▸ Description of the task: How many lines in the data below contain the string "trophy"? Case counts, so only exact-case matches qualify; give the number alone.

Scene-based reasoning records
================
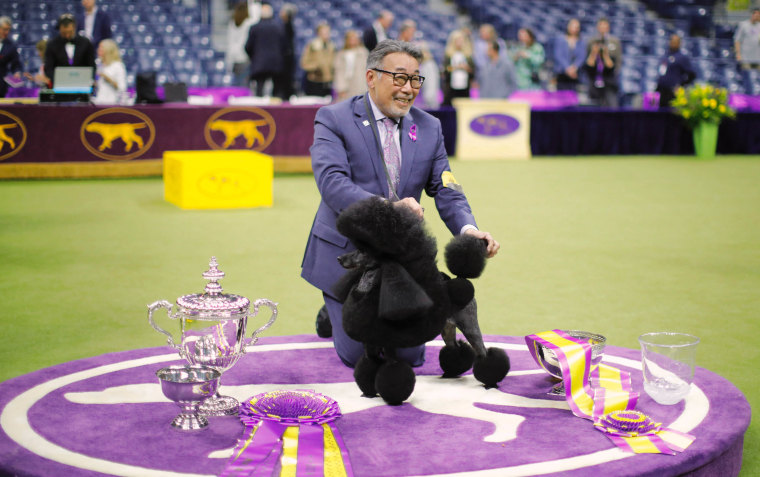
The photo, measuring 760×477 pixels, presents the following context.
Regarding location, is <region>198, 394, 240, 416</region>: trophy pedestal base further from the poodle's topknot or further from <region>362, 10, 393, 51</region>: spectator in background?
<region>362, 10, 393, 51</region>: spectator in background

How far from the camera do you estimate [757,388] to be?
3.38 meters

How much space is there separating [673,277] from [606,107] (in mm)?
7882

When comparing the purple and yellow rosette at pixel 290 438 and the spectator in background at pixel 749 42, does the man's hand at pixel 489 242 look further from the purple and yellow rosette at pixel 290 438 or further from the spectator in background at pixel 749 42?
the spectator in background at pixel 749 42

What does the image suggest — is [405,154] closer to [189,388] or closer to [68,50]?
[189,388]

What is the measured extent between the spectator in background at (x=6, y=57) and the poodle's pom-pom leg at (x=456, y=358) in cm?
880

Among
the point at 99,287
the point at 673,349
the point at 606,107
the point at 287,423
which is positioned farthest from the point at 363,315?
the point at 606,107

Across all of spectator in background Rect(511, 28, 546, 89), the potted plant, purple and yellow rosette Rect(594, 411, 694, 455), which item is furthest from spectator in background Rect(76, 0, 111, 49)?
purple and yellow rosette Rect(594, 411, 694, 455)

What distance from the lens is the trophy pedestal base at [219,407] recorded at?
2793mm

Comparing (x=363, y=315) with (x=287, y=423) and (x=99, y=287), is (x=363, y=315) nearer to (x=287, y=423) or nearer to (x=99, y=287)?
(x=287, y=423)

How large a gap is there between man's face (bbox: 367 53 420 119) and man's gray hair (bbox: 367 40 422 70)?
12 mm

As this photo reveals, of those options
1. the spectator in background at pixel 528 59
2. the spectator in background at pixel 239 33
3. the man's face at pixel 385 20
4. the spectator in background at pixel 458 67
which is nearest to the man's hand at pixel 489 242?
the man's face at pixel 385 20

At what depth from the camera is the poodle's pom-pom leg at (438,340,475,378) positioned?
10.4 feet

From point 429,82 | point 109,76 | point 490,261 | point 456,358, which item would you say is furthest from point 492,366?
point 429,82

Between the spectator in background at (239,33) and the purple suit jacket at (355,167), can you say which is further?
the spectator in background at (239,33)
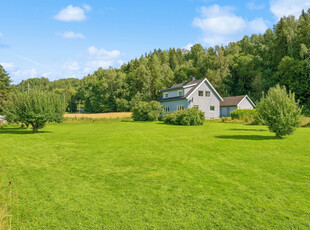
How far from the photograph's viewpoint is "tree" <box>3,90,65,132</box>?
20422mm

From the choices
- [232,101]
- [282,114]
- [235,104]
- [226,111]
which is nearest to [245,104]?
[232,101]

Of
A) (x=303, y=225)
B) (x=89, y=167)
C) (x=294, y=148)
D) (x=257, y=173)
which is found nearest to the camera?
(x=303, y=225)

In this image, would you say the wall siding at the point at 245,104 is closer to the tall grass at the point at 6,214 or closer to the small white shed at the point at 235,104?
the small white shed at the point at 235,104

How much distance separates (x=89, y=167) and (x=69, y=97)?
373 feet

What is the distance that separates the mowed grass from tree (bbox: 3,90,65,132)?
996 cm

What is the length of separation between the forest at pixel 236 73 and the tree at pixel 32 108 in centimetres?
1679

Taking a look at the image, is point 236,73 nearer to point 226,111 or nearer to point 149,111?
point 226,111

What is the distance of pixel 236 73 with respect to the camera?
71125 mm

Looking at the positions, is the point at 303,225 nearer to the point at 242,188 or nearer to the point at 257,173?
the point at 242,188

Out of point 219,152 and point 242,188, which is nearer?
point 242,188

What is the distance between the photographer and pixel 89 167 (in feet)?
29.6

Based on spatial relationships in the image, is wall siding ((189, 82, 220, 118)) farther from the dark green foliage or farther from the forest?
the forest

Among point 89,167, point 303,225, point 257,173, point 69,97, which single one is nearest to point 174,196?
point 303,225

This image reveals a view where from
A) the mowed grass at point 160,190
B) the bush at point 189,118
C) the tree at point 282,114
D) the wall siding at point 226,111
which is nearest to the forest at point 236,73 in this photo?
the wall siding at point 226,111
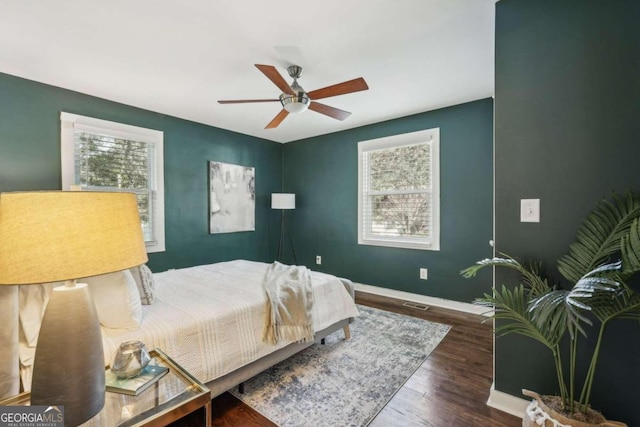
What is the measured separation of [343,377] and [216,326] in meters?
0.98

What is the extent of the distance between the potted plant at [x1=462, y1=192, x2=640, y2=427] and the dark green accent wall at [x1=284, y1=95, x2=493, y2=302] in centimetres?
187

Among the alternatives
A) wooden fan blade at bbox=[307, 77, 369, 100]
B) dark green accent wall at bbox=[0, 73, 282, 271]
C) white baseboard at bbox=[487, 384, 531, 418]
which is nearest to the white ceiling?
dark green accent wall at bbox=[0, 73, 282, 271]

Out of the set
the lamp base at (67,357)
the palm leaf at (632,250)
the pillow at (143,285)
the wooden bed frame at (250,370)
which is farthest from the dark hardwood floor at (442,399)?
the palm leaf at (632,250)

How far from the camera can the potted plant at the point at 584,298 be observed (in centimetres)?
106

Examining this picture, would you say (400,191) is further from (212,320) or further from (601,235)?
(212,320)

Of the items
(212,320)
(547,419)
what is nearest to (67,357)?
(212,320)

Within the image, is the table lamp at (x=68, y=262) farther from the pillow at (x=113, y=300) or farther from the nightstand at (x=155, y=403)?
the pillow at (x=113, y=300)

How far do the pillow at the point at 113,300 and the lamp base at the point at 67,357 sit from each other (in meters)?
0.60

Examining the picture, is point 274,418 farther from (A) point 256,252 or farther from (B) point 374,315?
(A) point 256,252

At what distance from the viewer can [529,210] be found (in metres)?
1.58

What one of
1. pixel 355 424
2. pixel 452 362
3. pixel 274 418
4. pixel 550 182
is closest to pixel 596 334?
pixel 550 182

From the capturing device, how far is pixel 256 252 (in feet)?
15.3

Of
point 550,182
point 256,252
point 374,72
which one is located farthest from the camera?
point 256,252

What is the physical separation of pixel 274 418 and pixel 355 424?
0.46 meters
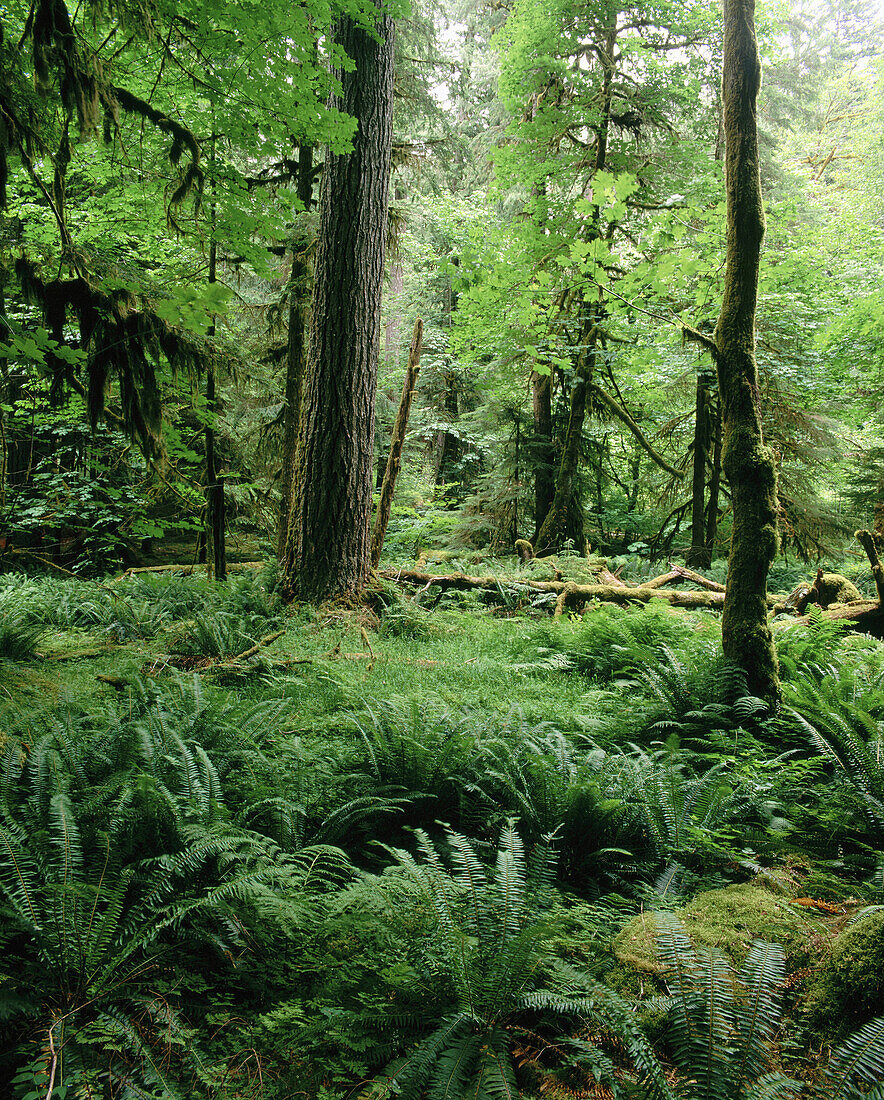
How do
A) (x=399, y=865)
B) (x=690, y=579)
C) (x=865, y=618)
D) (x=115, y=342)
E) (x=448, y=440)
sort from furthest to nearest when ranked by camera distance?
(x=448, y=440)
(x=690, y=579)
(x=865, y=618)
(x=115, y=342)
(x=399, y=865)

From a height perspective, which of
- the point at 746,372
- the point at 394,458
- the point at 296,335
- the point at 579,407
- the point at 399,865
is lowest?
the point at 399,865

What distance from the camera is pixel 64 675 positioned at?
438 cm

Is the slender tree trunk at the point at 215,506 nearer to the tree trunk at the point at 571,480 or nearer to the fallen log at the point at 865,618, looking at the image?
the tree trunk at the point at 571,480

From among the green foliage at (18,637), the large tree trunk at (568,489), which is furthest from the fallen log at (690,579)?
the green foliage at (18,637)

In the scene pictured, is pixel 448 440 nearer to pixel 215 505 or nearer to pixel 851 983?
pixel 215 505

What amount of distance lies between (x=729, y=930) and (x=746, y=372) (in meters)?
3.79

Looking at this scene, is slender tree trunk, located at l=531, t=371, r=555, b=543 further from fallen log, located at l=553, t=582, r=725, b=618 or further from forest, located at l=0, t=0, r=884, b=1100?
fallen log, located at l=553, t=582, r=725, b=618

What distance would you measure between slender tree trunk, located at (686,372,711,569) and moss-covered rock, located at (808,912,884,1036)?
10.2 m

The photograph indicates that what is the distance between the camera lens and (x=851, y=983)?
1552 mm

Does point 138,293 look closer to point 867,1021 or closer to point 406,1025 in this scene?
point 406,1025

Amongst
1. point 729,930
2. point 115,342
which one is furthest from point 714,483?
point 115,342

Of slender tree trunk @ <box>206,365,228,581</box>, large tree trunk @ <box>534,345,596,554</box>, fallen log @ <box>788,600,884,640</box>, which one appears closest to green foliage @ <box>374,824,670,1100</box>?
fallen log @ <box>788,600,884,640</box>

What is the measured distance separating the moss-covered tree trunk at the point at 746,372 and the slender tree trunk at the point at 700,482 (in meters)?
7.01

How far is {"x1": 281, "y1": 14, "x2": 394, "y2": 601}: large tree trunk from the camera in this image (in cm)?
654
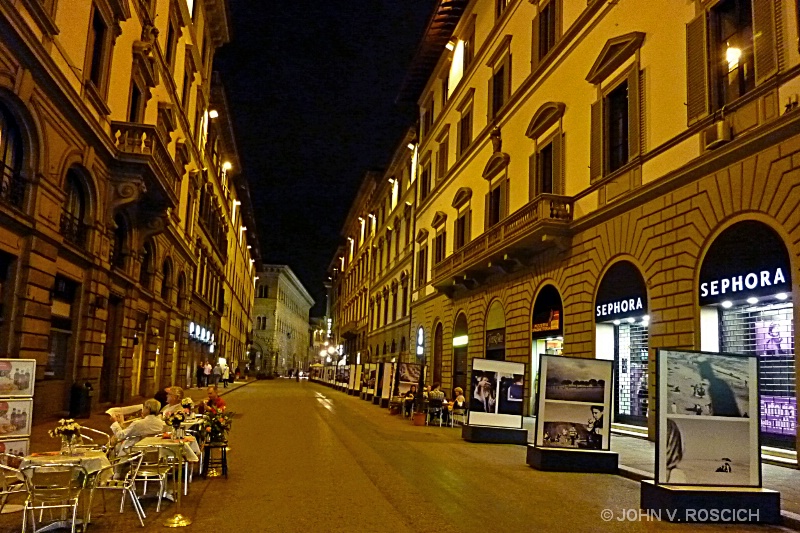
================
▸ Task solution: 2